[Page extract — start]
All season performances take place at the Lyric Opera House in downtown Chicago at 20 North Upper Wacker Drive. All programs throughout the season feature live music performed by members of the Lyric Opera Orchestra,conductedby Scott Speck, Music Director of The Joffrey Ballet.   

About the 2026–2027 Season 

Liliom | September 17–27, 2026 

Choreographer: John Neumeier | Music: Michel Legrand

Chicago Premiere 

One of the most influential artists of our time, Neumeier brings his landmark narrative ballet, Liliom, to the Joffrey for its Chicago premiere. Inspired by Ferenc Molnár's 1909 play and later the basis for the musical adaptation Carousel, Neumeier's adaptation follows Liliom, the charismatic but self-destructive carnival barker whose fierce love for Julie is unraveled by pride, poverty, and rage. Set amid the dreamlike, faded glamour of an American amusement park during the Great Depression, passion turns toward crime—and ultimately, tragedy.

Granted a chance to return to Earth after death, Liliom confronts the consequences of his choices and attempts one final act of grace. What remains is a stark reckoning with guilt and the fragile possibility of redemption. Rarely presented in the United States, Liliom is among Neumeier's most profound artistic endeavors. Distinguished by his signature emotional depth and theatrical nuance, Liliom takes shape through multi-Academy Award®-winning composer Michel Legrand's evocative score, blending classical and jazz influences that echo a restless America.


From the choreographer of 
The Little Mermaid and other celebrated works, including Sylvia and the Lyric Opera's first collaboration with the Joffrey, Orphee, Neumeier's masterpiece Liliom makes its Chicago premiere with the Joffrey, the first American ballet company to bring the production to life. Learn more about John Neumeier here.

With gratitude to Liliom Presenting Sponsor Mr. and Mrs. Joel V. Williamson, Major Sponsor Pamela Crutchfield, and Production Sponsor Holly Palmer Foundation. 

The Nutcracker | December 4–27, 2026 

Choreographer: ©Christopher Wheeldon | Music: Peter Ilyich Tchaikovsky  

This holiday season, step into the spellbinding world where history and dreams intertwine. Join Marie and her Nutcracker prince on a fantastical adventure in Christopher Wheeldon's kaleidoscopic reimagining of The Nutcracker, set amid the wonder of the 1893 Chicago World's Fair. On a magical Christmas Eve, after awakening to an epic battle between Toy Soldiers and the Rat King, a flurry of snowflakes sweeps Marie away on a whirlwind journey to the dreamlike fairgrounds of the World's Columbian Exposition. Set to Tchaikovsky's classic score, experience sprawling attractions from around the globe: the radiant Golden Statue, the mystique of an Arabian enchantress, vibrant Venetian masked dancers, Chinese dragons, and Buffalo Bill's Wild West Show. Learn more about Christopher Wheeldon here.  

With gratitude to The Nutcracker Presenting Sponsor Guarantee Trust Life Insurance Company.
[Page extract — finish]
● Exercise brief:
Write the next part of the Joffrey Ballet season listing, starting right after its last sentence.
[Provided material — start]
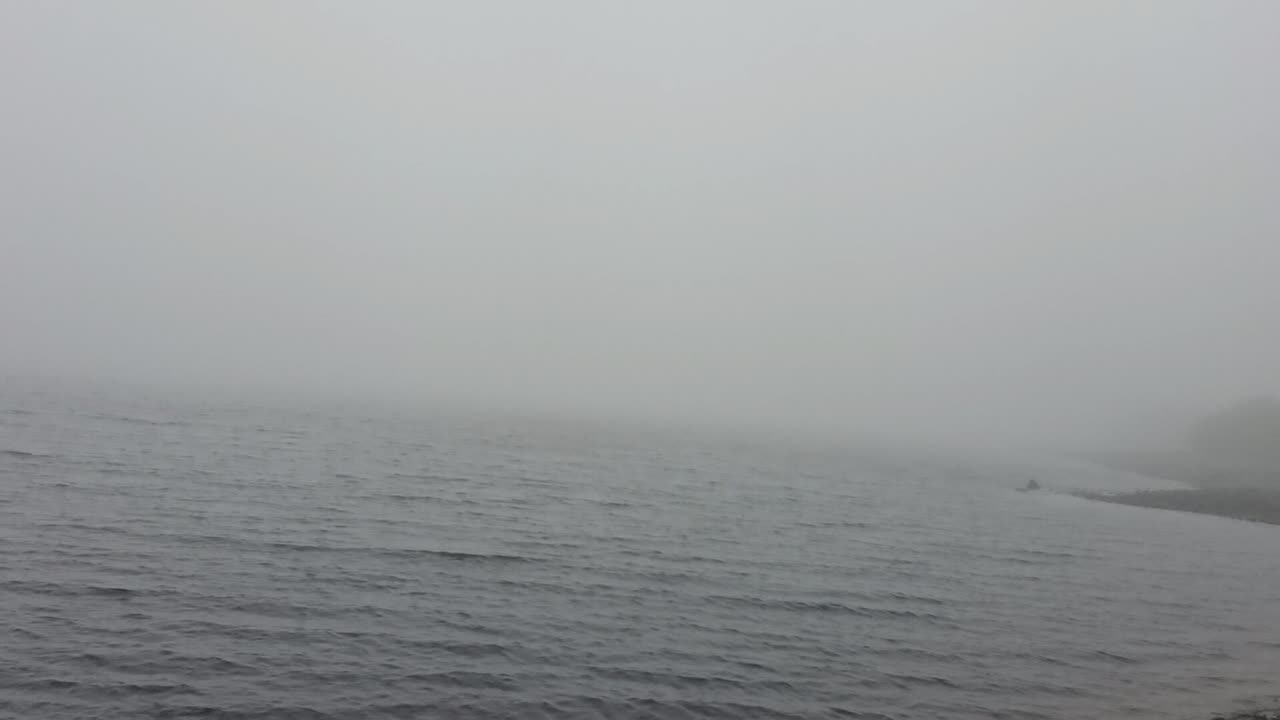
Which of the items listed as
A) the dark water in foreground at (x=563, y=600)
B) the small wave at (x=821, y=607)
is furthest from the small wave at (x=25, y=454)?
the small wave at (x=821, y=607)

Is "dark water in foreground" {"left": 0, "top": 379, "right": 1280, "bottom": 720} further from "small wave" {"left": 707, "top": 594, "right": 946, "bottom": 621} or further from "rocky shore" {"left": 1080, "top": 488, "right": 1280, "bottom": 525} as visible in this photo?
"rocky shore" {"left": 1080, "top": 488, "right": 1280, "bottom": 525}

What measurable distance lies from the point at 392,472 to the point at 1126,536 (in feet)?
190

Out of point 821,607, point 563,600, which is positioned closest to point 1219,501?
point 821,607

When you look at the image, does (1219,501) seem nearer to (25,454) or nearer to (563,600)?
(563,600)

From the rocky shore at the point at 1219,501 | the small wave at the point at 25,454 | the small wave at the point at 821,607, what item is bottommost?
the small wave at the point at 821,607

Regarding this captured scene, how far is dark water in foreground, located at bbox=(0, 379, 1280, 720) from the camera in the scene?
21.2 m

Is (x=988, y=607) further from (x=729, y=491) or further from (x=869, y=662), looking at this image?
(x=729, y=491)

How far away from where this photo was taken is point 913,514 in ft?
204

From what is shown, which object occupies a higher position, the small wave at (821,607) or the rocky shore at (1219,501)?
the rocky shore at (1219,501)

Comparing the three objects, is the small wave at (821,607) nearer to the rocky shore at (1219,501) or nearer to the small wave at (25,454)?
the small wave at (25,454)

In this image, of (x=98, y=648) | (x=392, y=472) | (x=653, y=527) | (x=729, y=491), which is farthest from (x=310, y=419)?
(x=98, y=648)

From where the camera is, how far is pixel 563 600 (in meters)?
29.8

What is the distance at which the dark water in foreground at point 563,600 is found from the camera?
21.2 metres

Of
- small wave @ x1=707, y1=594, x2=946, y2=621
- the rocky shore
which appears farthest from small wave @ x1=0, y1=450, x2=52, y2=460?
the rocky shore
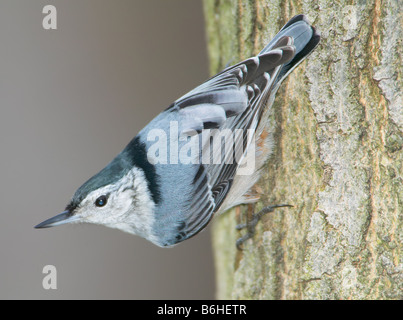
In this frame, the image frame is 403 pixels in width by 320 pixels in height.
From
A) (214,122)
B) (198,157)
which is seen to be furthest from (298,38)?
(198,157)

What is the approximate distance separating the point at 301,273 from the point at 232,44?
3.99ft

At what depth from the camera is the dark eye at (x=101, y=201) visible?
7.53 feet

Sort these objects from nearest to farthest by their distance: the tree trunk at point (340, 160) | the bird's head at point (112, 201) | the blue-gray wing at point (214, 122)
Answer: the tree trunk at point (340, 160)
the blue-gray wing at point (214, 122)
the bird's head at point (112, 201)

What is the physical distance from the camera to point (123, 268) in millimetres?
3920

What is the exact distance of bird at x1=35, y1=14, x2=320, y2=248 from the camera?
216 centimetres

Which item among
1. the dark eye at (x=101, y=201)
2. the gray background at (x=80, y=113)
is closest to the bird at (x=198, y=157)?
the dark eye at (x=101, y=201)

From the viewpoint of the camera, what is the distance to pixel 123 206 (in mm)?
2393

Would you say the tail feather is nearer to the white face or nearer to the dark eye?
the white face

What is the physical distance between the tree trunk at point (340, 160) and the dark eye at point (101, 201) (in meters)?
0.75

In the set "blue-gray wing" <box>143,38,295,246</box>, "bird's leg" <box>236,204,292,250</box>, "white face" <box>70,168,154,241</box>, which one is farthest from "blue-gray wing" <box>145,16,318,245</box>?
"bird's leg" <box>236,204,292,250</box>

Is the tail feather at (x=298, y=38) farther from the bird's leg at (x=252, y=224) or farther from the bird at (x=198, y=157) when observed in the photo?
the bird's leg at (x=252, y=224)

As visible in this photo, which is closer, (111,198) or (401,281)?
(401,281)
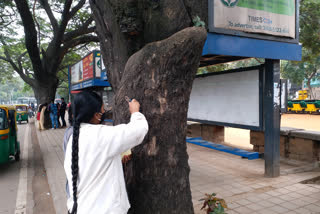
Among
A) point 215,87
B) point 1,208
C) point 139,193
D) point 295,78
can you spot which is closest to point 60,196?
point 1,208

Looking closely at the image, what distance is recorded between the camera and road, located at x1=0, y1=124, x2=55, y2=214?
450 centimetres

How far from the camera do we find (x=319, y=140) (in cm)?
549

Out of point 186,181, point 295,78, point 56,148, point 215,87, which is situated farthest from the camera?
point 295,78

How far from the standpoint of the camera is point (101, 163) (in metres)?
1.61

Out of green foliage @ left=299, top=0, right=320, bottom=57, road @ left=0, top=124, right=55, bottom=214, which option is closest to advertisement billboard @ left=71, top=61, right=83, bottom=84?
road @ left=0, top=124, right=55, bottom=214

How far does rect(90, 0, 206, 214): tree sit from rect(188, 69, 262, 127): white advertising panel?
3.25 metres

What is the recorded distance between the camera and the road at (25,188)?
4504 mm

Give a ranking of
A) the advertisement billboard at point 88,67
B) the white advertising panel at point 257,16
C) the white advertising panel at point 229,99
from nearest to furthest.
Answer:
[Provided material — finish]
● Answer section:
Notes on Love | February 4–14, 2027

Notes on Love explores a word that refuses a single definition. Winning Works alum Houston Thomas, alongside choreographers Liam Scarlett and Nicolas Blanc, consider the feeling through four distinct lenses: love as place, as longing, as memory, and as nostalgia—each revealing love in all its depth and beauty.

The full program is as follows: 

Dear Chicago: A Love Letter

World Premiere

Choreographer: Houston Thomas | Music: Jonathan Bingham

This world premiere from 2024 Winning Works choreographer Houston Thomas places Chicago front and center. Conceived as a love letter to the city that shaped him, the work translates its rhythm and creative drive into movement. An original score by Jonathan Bingham with layered poetry adds emotional depth to this ensemble piece, capturing the scale, energy, and pulse of Chicago itself. Learn more about Houston Thomas here.

With gratitude to Houston Thomas's World Premiere Commissioned Score Sponsor Zell Family Foundation.

All that Remains

Chicago Premiere 

Choreographer: Nicolas Blanc | Music: Ezio Bosso  

Beneath an imagined sky of clouds and rain, three dancers move through cycles of attachment and separation, love, and the memories that linger between them. Set to music by Ezio Bosso, whose compositions have long inspired Blanc and are celebrated for their beauty, sensitivity, and emotional power, All that Remains extends a deep artistic bond, allowing Bosso's resonance to live on through dance. Learn more about Nicolas Blanc here.  

Hummingbird

Choreographer: Liam Scarlett | Music: Philip Glass 

Scarlett's Hummingbird is a breathtaking exploration of human connection, blending classical form with emotional immediacy. Set to Philip Glass's Tirol Concerto for Piano and Orchestra, the work articulates love and longing through a progression of three pas de deux. Sweeping ensemble patterns give way to a searing second movement that pushes the dancers to visible exhaustion, revealing the strenuous demands of intimacy. Framed by John Macfarlane's hand-painted stage designs, Hummingbird feels both expansive and intimate—a precise, powerful meditation on what it means to connect. Learn more about Liam Scarlett here.  

Les Boeufoons

Choreographer: Nicolas Blanc | Music: Darius Milhaud

In 1920s Paris, no place captured the city's flourishing, eclectic spirit more vividly than the cabaret bar Le Boeuf sur le Toit. A cultural crossroads, it drew artistic luminaries from Cole Porter to Igor Stravinsky and took its name from Darius Milhaud's theatrical, Brazilian-inflected composition. Les Boeufoons draws inspiration from the surreal, uninhibited world of Jean Cocteau's original choreography and from the famed Fratellini brothers, the circus clowns who first brought the work to life.

Les Boeufoons is a co-commission with the Chicago Symphony Orchestra.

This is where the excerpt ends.